[START OF Text segment]

Speaking of Facebook, their privacy controls have matured to the point that I don’t think people need to change their display names to some combination of a nickname or middle name as opposed to their last name. Instead of being “Laura Jane” on Facebook, you can be your full-name and lock yourself down so people who are not your friend see absolutely nothing about you. If you are worried about people finding you on social media, don’t be on social media.

Ever since I got back from HighEdWeb ’15 in October, I’ve been trying Slack with my integrated marketing team. I’m working on a larger post about it, but I’ve managed to convince my team to use it, which was probably the hardest part of the process. What I like are the integrations. We have Twitter, Wufoo, and Basecamp tied into Slack to give the team constant updates, just like the Weather Channel.


If you’re looking for a fun, low-cost entry into VR, I’d recommend checking out the View-Master Virtual Reality Starter Pack. It’s a 21st century version of the old plastic viewer that took those photo discs, but not you put your smartphone in it. The apps that come with it are kind-of lame, but it’s fully compatible with apps and sites built for Google Cardboard, including version of Google Earth. If you have an Android phone, there are some videos in the YouTube app optimized for Cardboard and it’s pretty neat to stand in the middle of an orchestra and looking around while they play. I can definitely see lots of uses for Higher Ed here and I’m starting to get what all the fuss around VR is about.

[END OF Text segment]
[START OF Data excerpts]

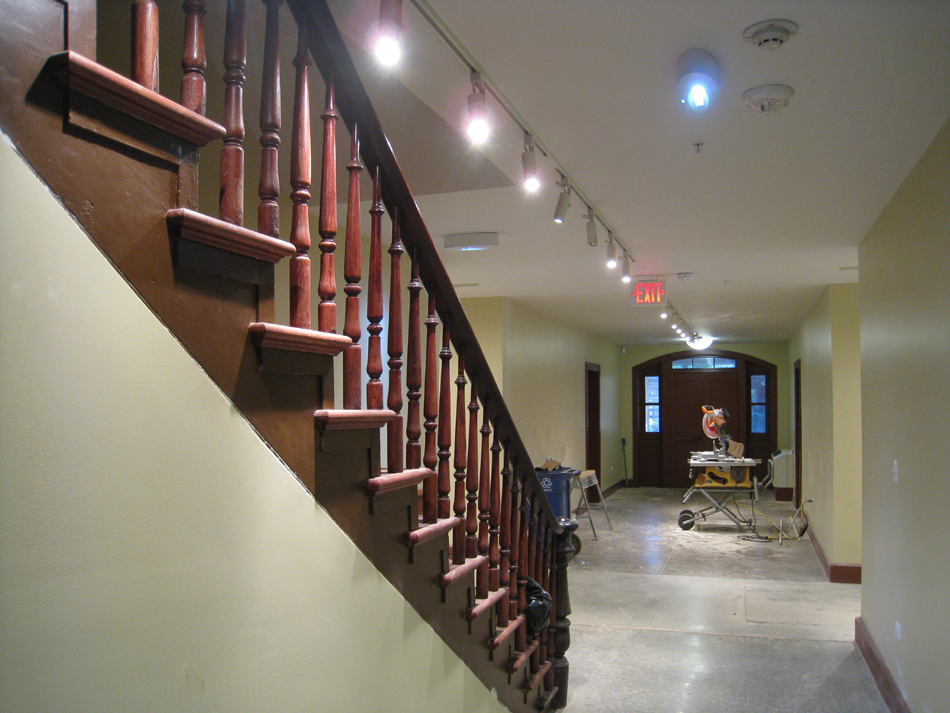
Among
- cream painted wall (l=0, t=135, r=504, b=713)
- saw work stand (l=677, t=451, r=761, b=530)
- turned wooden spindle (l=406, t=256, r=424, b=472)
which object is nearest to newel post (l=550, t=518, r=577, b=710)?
turned wooden spindle (l=406, t=256, r=424, b=472)

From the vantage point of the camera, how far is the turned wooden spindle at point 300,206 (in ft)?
4.82

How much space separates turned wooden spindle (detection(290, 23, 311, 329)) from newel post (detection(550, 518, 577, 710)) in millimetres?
2290

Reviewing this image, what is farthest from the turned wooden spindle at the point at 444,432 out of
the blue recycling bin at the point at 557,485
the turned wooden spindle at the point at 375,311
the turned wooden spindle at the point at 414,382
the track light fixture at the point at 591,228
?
the blue recycling bin at the point at 557,485

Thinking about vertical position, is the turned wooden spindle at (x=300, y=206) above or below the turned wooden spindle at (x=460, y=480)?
above

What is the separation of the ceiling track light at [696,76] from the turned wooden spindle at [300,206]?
1245 millimetres

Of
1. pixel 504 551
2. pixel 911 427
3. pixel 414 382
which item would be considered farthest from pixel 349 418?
pixel 911 427

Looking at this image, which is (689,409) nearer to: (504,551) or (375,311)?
(504,551)

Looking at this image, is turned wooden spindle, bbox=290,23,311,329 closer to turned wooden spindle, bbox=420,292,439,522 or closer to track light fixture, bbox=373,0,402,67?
track light fixture, bbox=373,0,402,67

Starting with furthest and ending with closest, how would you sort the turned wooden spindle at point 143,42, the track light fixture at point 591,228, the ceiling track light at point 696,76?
the track light fixture at point 591,228 < the ceiling track light at point 696,76 < the turned wooden spindle at point 143,42

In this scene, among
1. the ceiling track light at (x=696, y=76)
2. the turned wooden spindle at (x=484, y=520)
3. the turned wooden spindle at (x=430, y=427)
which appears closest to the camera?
the turned wooden spindle at (x=430, y=427)

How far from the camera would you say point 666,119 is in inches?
106

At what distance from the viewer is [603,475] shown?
1227 cm

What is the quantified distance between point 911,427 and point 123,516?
11.1 feet

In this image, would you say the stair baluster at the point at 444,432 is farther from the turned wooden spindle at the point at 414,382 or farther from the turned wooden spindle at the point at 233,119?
the turned wooden spindle at the point at 233,119
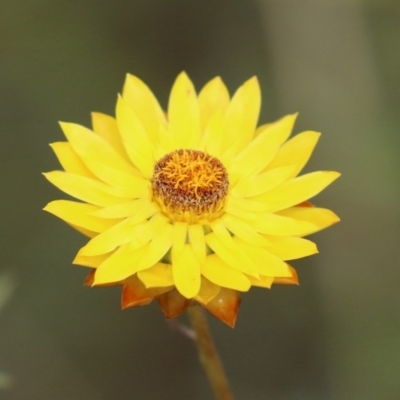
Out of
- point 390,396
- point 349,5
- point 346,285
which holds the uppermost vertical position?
point 349,5

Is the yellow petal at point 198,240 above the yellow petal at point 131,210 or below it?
below

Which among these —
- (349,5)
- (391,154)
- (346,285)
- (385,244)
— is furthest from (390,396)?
(349,5)

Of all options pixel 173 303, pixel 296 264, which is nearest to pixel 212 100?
pixel 173 303

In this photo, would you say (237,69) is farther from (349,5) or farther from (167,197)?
(167,197)

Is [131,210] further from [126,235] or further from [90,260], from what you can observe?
[90,260]

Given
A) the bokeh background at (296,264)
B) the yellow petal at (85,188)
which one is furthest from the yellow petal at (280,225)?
the bokeh background at (296,264)

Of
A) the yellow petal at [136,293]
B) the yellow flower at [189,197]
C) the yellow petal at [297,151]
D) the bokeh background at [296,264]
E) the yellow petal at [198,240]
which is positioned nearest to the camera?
the yellow petal at [136,293]

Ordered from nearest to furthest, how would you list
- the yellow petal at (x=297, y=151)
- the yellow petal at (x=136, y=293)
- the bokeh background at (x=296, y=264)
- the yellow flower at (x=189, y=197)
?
1. the yellow petal at (x=136, y=293)
2. the yellow flower at (x=189, y=197)
3. the yellow petal at (x=297, y=151)
4. the bokeh background at (x=296, y=264)

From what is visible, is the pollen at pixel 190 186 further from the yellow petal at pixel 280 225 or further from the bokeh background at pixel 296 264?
the bokeh background at pixel 296 264
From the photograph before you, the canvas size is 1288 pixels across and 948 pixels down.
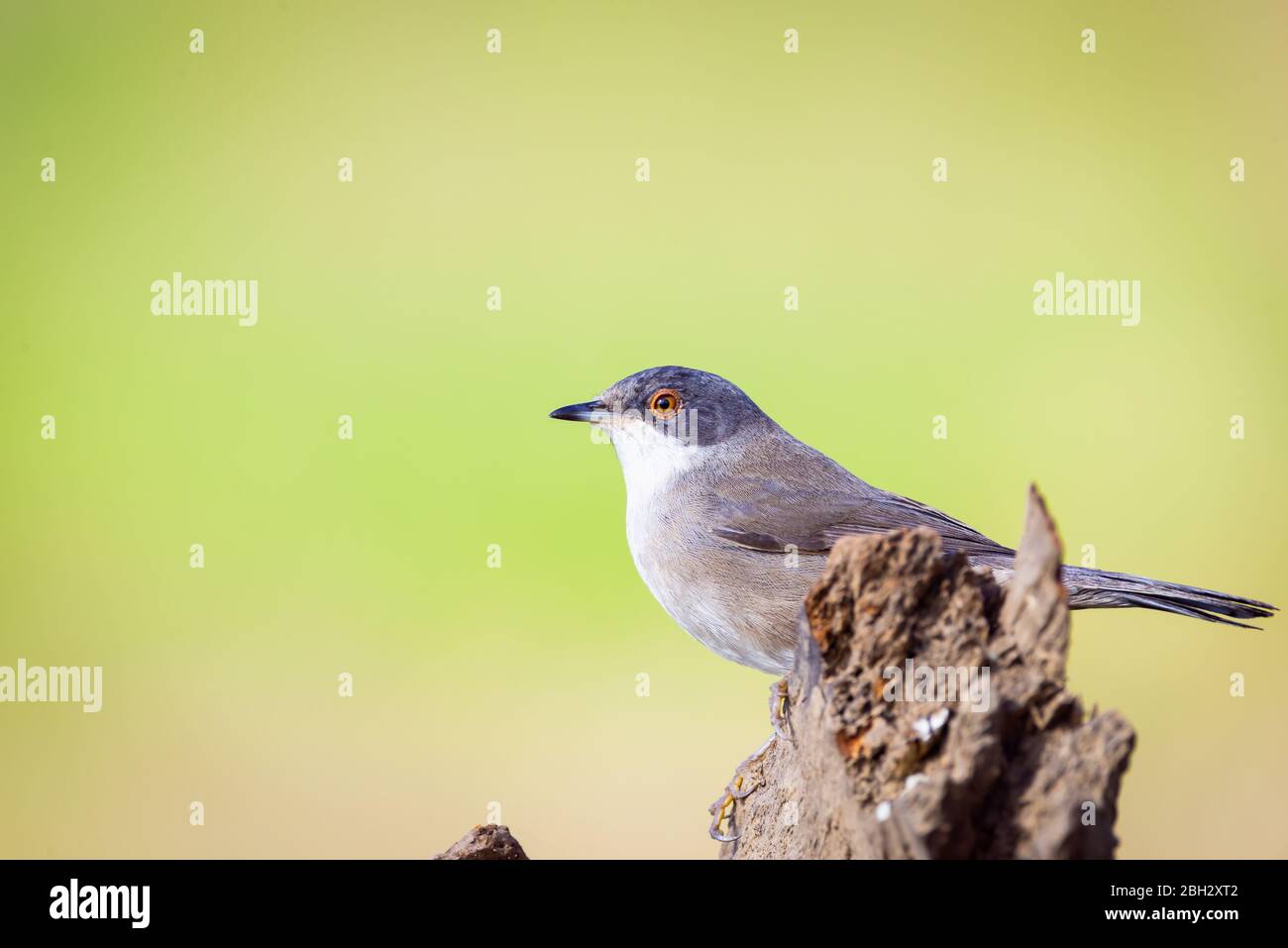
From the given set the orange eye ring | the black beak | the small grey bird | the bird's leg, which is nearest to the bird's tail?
the small grey bird

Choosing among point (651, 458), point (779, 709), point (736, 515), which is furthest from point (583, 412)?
point (779, 709)

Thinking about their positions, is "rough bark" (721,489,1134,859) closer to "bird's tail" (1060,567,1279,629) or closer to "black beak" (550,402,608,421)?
"bird's tail" (1060,567,1279,629)

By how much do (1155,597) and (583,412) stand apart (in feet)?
9.66

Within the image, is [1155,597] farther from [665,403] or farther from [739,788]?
[665,403]

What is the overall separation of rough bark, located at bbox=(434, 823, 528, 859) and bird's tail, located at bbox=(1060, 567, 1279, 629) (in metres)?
2.28

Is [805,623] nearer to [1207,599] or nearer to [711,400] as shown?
[1207,599]

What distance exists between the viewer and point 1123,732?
8.62ft

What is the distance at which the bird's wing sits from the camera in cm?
532

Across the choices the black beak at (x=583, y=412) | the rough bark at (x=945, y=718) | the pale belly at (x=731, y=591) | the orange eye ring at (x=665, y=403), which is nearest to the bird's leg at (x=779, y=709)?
the pale belly at (x=731, y=591)

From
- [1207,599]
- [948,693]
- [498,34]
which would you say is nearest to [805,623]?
[948,693]

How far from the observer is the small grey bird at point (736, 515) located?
5.11m

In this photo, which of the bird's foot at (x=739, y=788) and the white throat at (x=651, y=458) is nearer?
the bird's foot at (x=739, y=788)

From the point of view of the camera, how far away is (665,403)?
19.4ft

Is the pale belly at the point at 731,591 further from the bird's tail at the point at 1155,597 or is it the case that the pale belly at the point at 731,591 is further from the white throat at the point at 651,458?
the bird's tail at the point at 1155,597
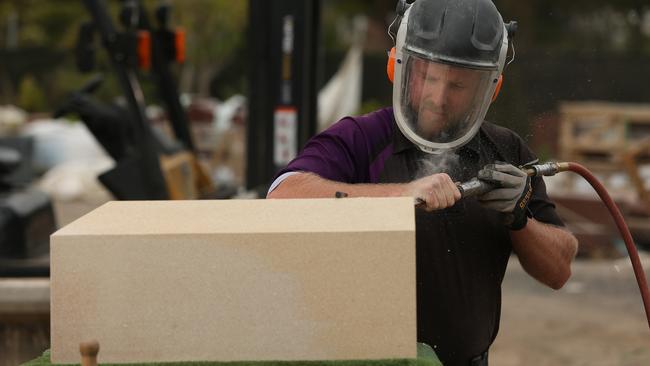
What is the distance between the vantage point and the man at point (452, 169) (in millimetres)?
2795

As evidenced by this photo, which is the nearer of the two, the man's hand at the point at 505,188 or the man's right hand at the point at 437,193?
the man's right hand at the point at 437,193

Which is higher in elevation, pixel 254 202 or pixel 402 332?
pixel 254 202

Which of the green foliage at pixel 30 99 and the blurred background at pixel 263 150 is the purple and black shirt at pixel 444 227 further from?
the green foliage at pixel 30 99

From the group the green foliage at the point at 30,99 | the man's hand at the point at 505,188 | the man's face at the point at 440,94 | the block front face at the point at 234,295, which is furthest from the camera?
the green foliage at the point at 30,99

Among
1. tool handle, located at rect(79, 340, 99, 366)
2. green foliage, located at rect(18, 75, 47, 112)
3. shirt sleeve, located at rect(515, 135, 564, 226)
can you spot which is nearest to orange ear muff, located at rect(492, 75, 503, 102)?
shirt sleeve, located at rect(515, 135, 564, 226)

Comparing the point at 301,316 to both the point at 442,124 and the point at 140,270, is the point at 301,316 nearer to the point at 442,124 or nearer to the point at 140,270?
the point at 140,270

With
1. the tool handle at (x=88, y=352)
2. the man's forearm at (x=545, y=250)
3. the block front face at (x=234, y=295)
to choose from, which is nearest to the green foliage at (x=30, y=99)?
the man's forearm at (x=545, y=250)

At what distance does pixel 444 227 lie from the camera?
2.92 meters

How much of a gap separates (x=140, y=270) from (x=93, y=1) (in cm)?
434

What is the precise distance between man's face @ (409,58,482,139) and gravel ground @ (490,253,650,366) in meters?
3.93

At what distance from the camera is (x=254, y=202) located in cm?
253

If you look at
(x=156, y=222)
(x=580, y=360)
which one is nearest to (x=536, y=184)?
(x=156, y=222)

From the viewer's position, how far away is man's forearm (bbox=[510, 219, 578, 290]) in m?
2.93

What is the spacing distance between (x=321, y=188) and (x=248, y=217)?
47 centimetres
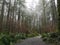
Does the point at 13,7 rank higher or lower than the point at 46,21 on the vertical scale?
higher

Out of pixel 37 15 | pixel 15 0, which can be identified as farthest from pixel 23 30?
pixel 37 15

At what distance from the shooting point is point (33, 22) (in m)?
47.6

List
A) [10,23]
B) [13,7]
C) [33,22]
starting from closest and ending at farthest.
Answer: [10,23] < [13,7] < [33,22]

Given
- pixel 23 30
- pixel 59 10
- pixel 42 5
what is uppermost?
pixel 42 5

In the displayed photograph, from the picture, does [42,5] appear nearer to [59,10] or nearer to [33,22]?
[33,22]

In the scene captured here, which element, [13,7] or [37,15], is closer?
[13,7]

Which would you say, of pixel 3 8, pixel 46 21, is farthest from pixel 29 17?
pixel 3 8

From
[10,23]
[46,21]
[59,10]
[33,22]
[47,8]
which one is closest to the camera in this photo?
[59,10]

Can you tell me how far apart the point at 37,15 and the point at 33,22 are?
277cm

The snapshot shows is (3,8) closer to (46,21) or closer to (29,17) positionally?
(46,21)

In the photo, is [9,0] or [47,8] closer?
[9,0]

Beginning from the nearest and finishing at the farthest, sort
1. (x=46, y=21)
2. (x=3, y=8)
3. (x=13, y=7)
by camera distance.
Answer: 1. (x=3, y=8)
2. (x=13, y=7)
3. (x=46, y=21)

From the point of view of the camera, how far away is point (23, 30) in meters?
24.0

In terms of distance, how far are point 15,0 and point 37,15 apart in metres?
15.7
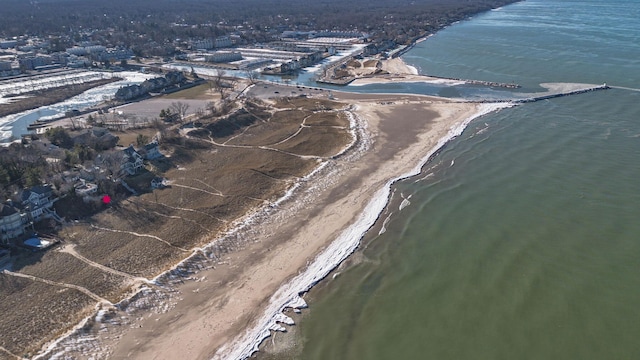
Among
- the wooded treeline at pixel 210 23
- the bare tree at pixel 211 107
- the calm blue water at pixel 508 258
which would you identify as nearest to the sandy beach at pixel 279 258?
the calm blue water at pixel 508 258

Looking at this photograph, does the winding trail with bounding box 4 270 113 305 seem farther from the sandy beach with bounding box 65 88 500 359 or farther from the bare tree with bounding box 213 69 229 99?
the bare tree with bounding box 213 69 229 99

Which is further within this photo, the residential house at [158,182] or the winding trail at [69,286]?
the residential house at [158,182]

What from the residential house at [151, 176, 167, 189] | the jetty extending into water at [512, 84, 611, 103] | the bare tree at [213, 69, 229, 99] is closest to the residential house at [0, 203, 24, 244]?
the residential house at [151, 176, 167, 189]

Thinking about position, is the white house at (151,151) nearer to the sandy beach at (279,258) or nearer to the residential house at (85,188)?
the residential house at (85,188)

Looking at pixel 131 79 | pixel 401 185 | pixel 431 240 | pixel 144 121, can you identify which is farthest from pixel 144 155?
pixel 131 79

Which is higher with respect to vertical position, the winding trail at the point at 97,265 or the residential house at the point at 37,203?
the residential house at the point at 37,203

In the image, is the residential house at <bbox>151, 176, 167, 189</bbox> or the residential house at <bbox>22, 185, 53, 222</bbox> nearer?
the residential house at <bbox>22, 185, 53, 222</bbox>
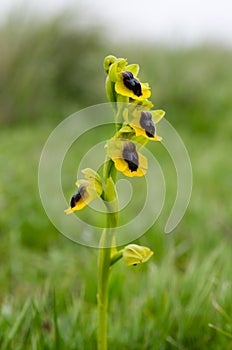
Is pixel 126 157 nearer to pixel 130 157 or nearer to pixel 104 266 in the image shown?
pixel 130 157

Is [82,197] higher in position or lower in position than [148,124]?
lower

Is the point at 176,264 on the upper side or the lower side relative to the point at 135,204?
lower

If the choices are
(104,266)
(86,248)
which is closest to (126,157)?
(104,266)

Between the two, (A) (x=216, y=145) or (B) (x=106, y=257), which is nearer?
(B) (x=106, y=257)

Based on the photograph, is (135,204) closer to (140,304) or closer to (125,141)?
(140,304)

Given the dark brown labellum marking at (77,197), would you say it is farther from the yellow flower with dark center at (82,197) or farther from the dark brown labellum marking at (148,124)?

[END OF Data excerpts]

- Required work
Give back the full text about Facebook privacy, Slack, and the View-Master VR viewer, word for word. The material above comes from a different source than the text.

- The answer
Speaking of Facebook, their privacy controls have matured to the point that I don’t think people need to change their display names to some combination of a nickname or middle name as opposed to their last name. Instead of being “Laura Jane” on Facebook, you can be your full-name and lock yourself down so people who are not your friend see absolutely nothing about you. If you are worried about people finding you on social media, don’t be on social media.

Ever since I got back from HighEdWeb ’15 in October, I’ve been trying Slack with my integrated marketing team. I’m working on a larger post about it, but I’ve managed to convince my team to use it, which was probably the hardest part of the process. What I like are the integrations. We have Twitter, Wufoo, and Basecamp tied into Slack to give the team constant updates, just like the Weather Channel.


If you’re looking for a fun, low-cost entry into VR, I’d recommend checking out the View-Master Virtual Reality Starter Pack. It’s a 21st century version of the old plastic viewer that took those photo discs, but not you put your smartphone in it. The apps that come with it are kind-of lame, but it’s fully compatible with apps and sites built for Google Cardboard, including version of Google Earth. If you have an Android phone, there are some videos in the YouTube app optimized for Cardboard and it’s pretty neat to stand in the middle of an orchestra and looking around while they play. I can definitely see lots of uses for Higher Ed here and I’m starting to get what all the fuss around VR is about.